Una nuova riforma per il lavoro in otto punti

Serve una nuova riforma del lavoro in Italia che segni un cambio di passo e di prospettiva rispetto alle misure chiave introdotte negli ultimi anni: dobbiamo concentrare tutte le nostre professionalità e risorse verso la promozione del lavoro. Per far questo servono misure e interventi che promuovano un nuovo decreto con al centro le politiche attive. Ecco gli otto punti guida proposti dal giuslavorista Francesco Rotondi:

* Abolizione del reddito di cittadinanza e introduzione del reddito per il lavoro. La nuova misura di sostegno al reddito sarà destinata prioritariamente all’inserimento nel mondo del lavoro delle persone senza occupazione, con meccanismi semplici e immediati e che prevede il coinvolgimento dei Centri per l’impiego e le Agenzie per il lavoro private. Revoca del reddito per il lavoro alla prima rinuncia di (a) un posto di lavoro o di (a) un corso di qualificazione professionale finalizzato all’inserimento lavorativo. Stabilire un limite di età oltre il quale riconoscere la misura. Basta giovani con il reddito di cittadinanza. Reintrodurre l’assegno di ricollocazione come strumento di politiche attive.

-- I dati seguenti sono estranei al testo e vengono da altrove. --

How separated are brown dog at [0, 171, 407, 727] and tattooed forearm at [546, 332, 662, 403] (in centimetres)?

* Semplificazione dei contratti a tempo determinato e in somministrazione. Rivedere le norme sul contratto a termine e della somministrazione nella direzione già tratteggiata nella prima versione del Jobs act che alla prova dei fatti aveva “vinto” nell’individuare questo modello come un valido strumento di accesso al mercato del lavoro. Reintroduzione della a-causalità, riportare la durata massima a 36 mesi, rimandare alla contrattazione collettiva i limiti quantitativi di utilizzo. Reintrodurre incentivi alla stabilizzazione del rapporto di lavoro.

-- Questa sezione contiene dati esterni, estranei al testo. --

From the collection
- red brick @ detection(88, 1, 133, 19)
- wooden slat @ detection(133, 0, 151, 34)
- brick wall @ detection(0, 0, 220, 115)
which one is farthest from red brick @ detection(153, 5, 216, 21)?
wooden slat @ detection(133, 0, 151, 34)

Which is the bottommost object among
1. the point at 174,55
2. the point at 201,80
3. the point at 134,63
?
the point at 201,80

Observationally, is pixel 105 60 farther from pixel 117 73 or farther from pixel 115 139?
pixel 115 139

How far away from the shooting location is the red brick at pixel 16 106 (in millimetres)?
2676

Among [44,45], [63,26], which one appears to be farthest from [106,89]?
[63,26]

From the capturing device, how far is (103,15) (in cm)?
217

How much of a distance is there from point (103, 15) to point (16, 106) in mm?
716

* Apprendistato semplificato e introduzione del nuovo contratto di ri-apprendistato. Nell’alveo di una rivisitazione dell’istituto dell’apprendistato occorrerebbe immaginare un contratto di “ri-apprendistato” senza limiti di età che, però, ancora una volta deve essere svincolato dalle ipotesi restrittive nascenti dalla percezione di un sostegno al reddito. In questo contesto si tratterebbe di un contratto la cui durata dovrebbe essere compresa fra i 6 ed i 12 mesi per facilitare la ricollocazione e la formazione sul campo degli over 40/50enni.

* Giovani Neet: avvio del programma NeetLavoro. Introdurre incentivi economici che permettano il coinvolgimento attivo dei giovani che né studiano e né lavorano in un meccanismo organico di formazione professionale strettamente connesso alle richieste delle aziende.

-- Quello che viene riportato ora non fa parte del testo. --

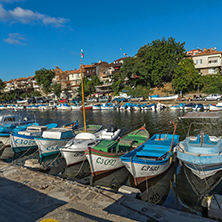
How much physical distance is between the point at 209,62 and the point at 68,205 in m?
64.0

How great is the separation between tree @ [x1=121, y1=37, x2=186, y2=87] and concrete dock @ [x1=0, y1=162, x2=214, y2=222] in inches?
2193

* Difesa del potere d’acquisto dei lavoratori su base regionale. Rideterminare il rapporto fra costo per le aziende e netto in busta paga al dipendente attraverso un intervento rilevante sul cuneo fiscale che si basi sul reale costo della vita a livello territoriale e regionale.

* Welfare aziendale e fringe benefit. Incentivare fiscalmente il welfare in azienda anche con misure mirate verso i giovani, le donne e le famiglie allargando il paniere dei servizi e delle prestazioni riconducibili ai cosiddetti flexible benefit e portare a regime la soglia di esenzione fiscale dei fringe benefit almeno a 1.000 euro, superando gli interventi di natura temporale limitati, anche se di importi maggiori.

* Integrazione scuola-lavoro. Rilancio delle attività di integrazione tra scuola e lavoro aumentando le ore dedicate alle iniziative e definizione di laboratori scolastici congiunti tra scuole e università in cui imparare non solo nozioni professionali e lavorative ma anche le cosiddette competenze trasversali necessarie per qualsiasi sbocco lavorativo.

* Il lavoro dipendente oltre l’orario di lavoro: conta il risultato. Una riforma complessiva del concetto di subordinazione attraverso l’introduzione di un modello che, fermo restando un pacchetto inderogabile di tutele, sposti l’oggetto dell’obbligazione verso la responsabilizzazione al risultato non legando la prestazione al mero rispetto di un orario vincolante. Sotto questo profilo ad oggi la qualificazione del rapporto nel tipo lavoro subordinato comporta che al lavoratore siano applicati tutta una serie di istituti giuridici per il solo fatto che il rapporto rientra nell’ambito della subordinazione, il tutto a prescindere quasi completamente dall’organizzazione aziendale.